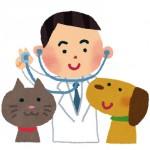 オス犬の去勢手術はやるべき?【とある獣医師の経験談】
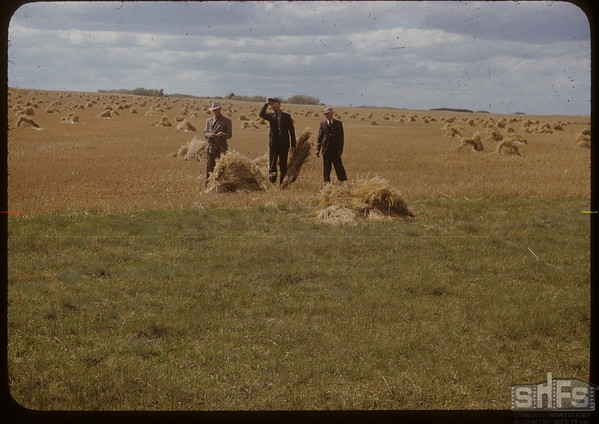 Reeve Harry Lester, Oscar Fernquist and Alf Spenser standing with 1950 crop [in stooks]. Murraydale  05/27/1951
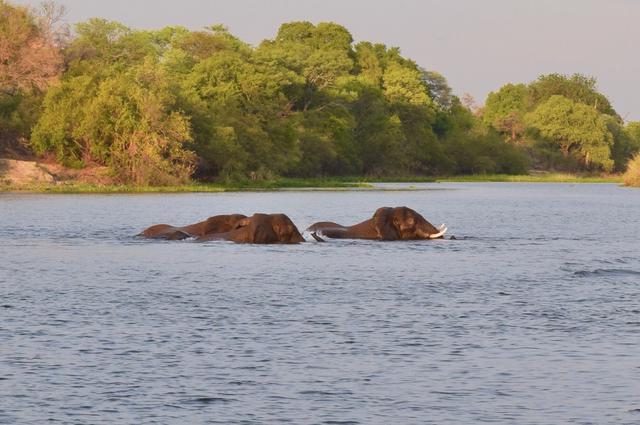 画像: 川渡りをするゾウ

--

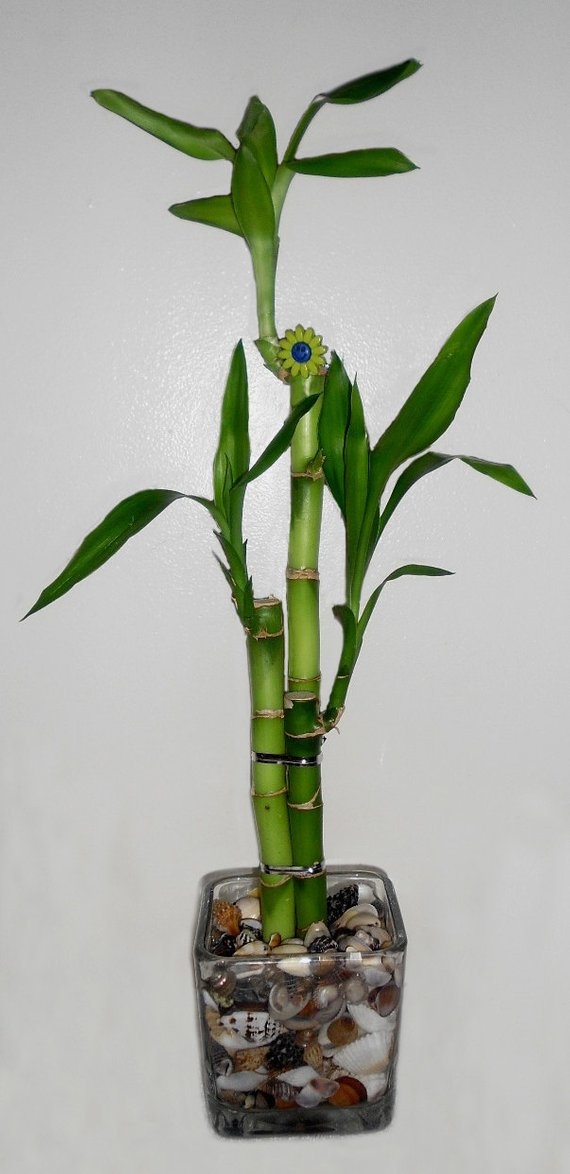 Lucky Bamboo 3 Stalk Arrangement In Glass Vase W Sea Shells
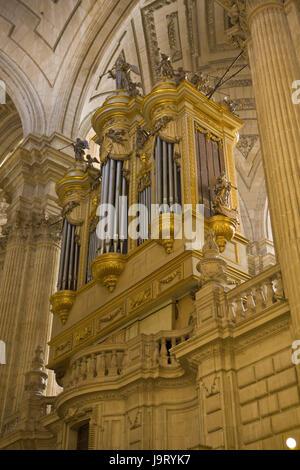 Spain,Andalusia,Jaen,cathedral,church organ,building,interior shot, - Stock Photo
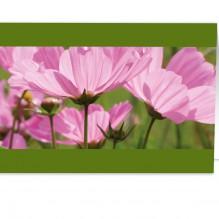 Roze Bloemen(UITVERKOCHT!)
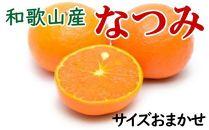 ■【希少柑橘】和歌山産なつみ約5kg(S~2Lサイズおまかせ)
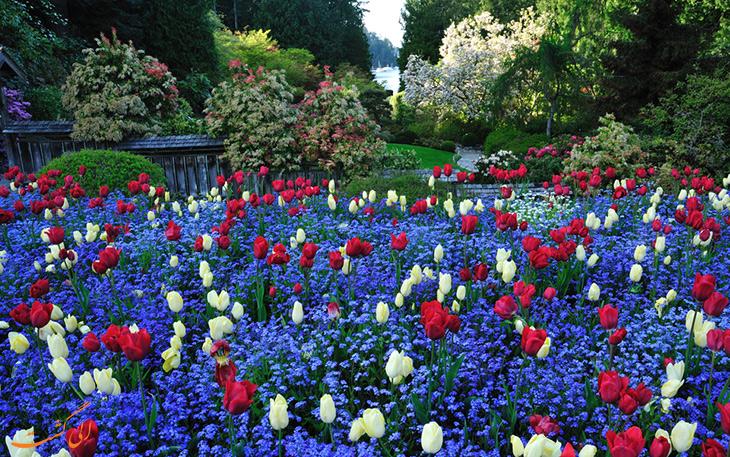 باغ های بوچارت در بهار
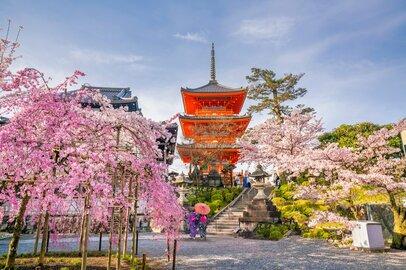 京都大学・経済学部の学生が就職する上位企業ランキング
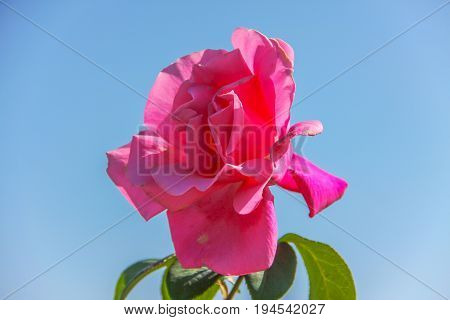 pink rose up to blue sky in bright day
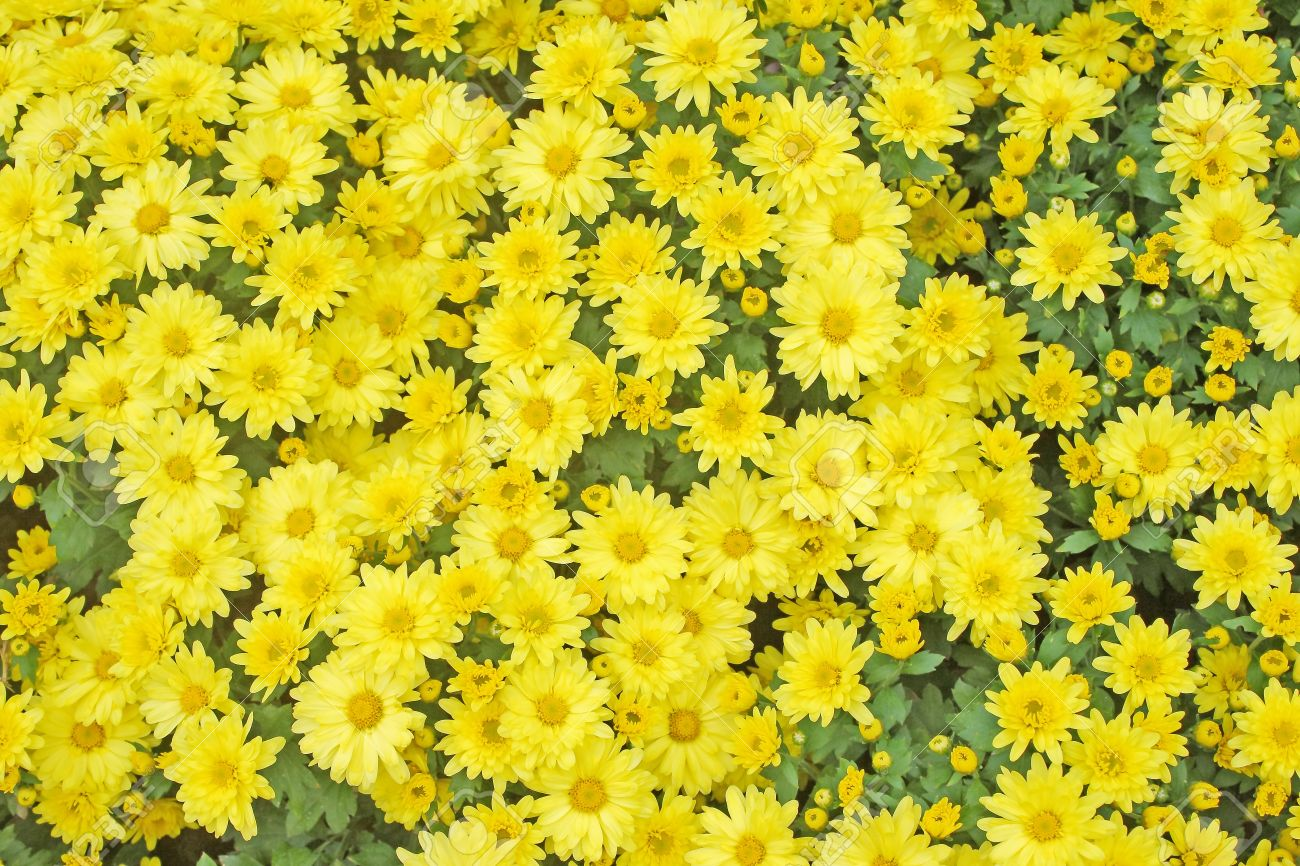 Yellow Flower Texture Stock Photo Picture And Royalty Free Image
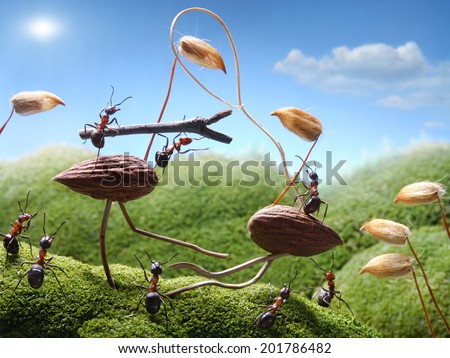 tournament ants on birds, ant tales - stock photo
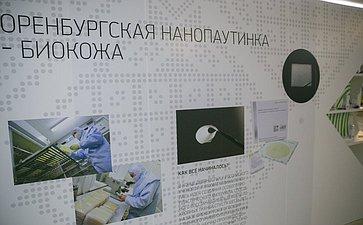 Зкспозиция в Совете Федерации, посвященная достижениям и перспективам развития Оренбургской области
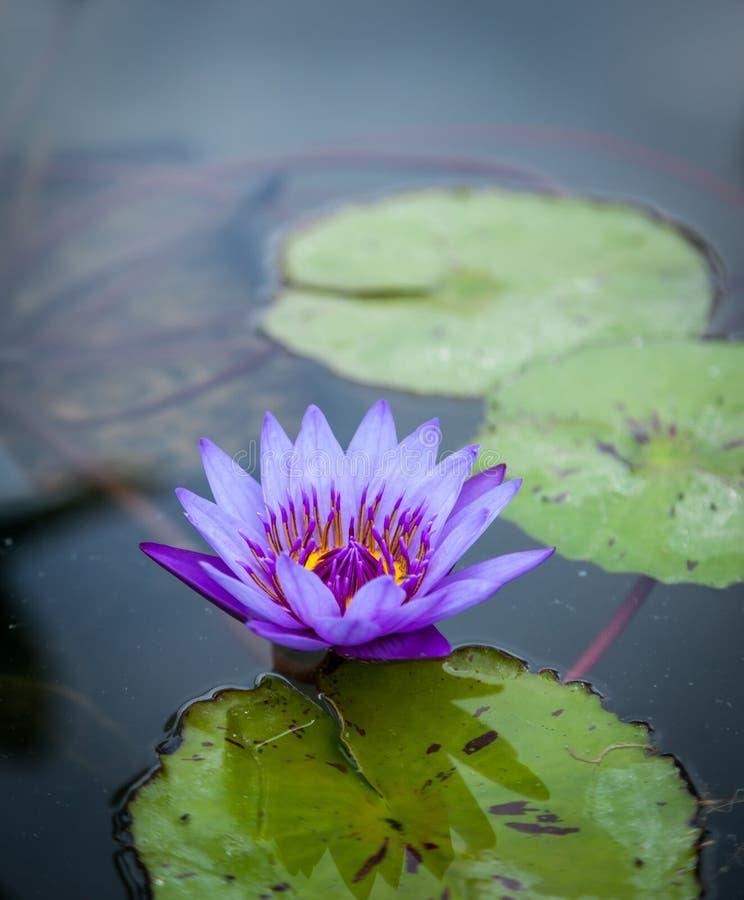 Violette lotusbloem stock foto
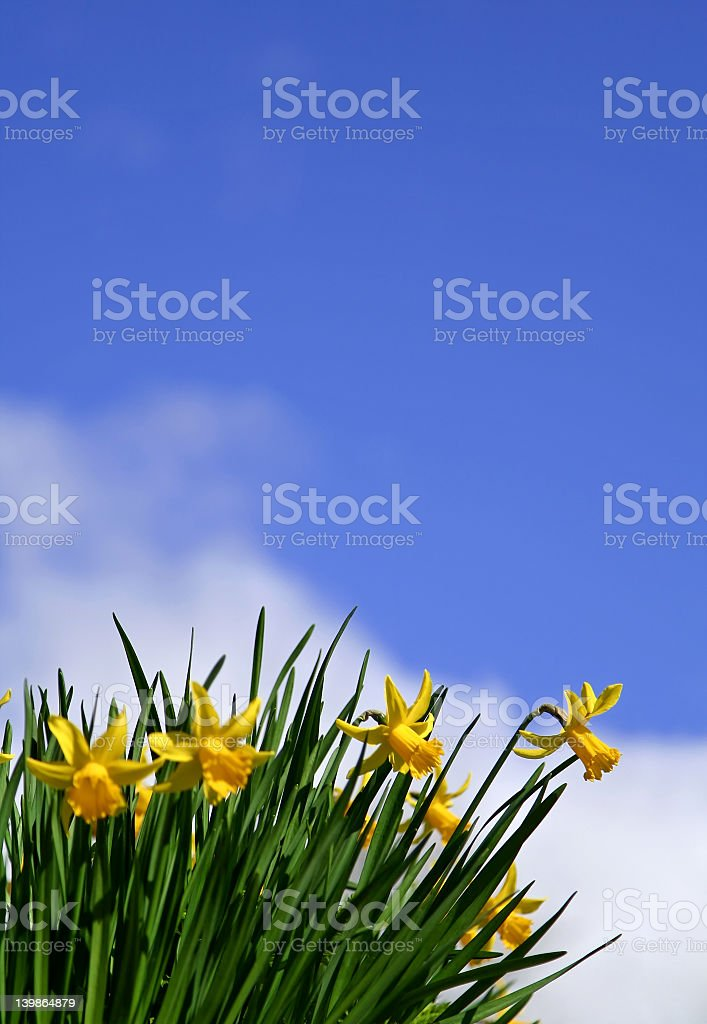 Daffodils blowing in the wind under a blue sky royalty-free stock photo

==

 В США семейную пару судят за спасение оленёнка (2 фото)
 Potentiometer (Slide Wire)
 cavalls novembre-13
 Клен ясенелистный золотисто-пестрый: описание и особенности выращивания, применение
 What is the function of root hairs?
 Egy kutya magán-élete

PROBLEM STATEMENT. Using the data above, return the lines from the one holding "オス犬の去勢手術はやるべき?【とある獣医師の経験談】" through the one holding "画像: 川渡りをするゾウ" exactly, but not the pictures.

COMPLETED TASK.
 オス犬の去勢手術はやるべき?【とある獣医師の経験談】
 Reeve Harry Lester, Oscar Fernquist and Alf Spenser standing with 1950 crop [in stooks]. Murraydale  05/27/1951
 画像: 川渡りをするゾウ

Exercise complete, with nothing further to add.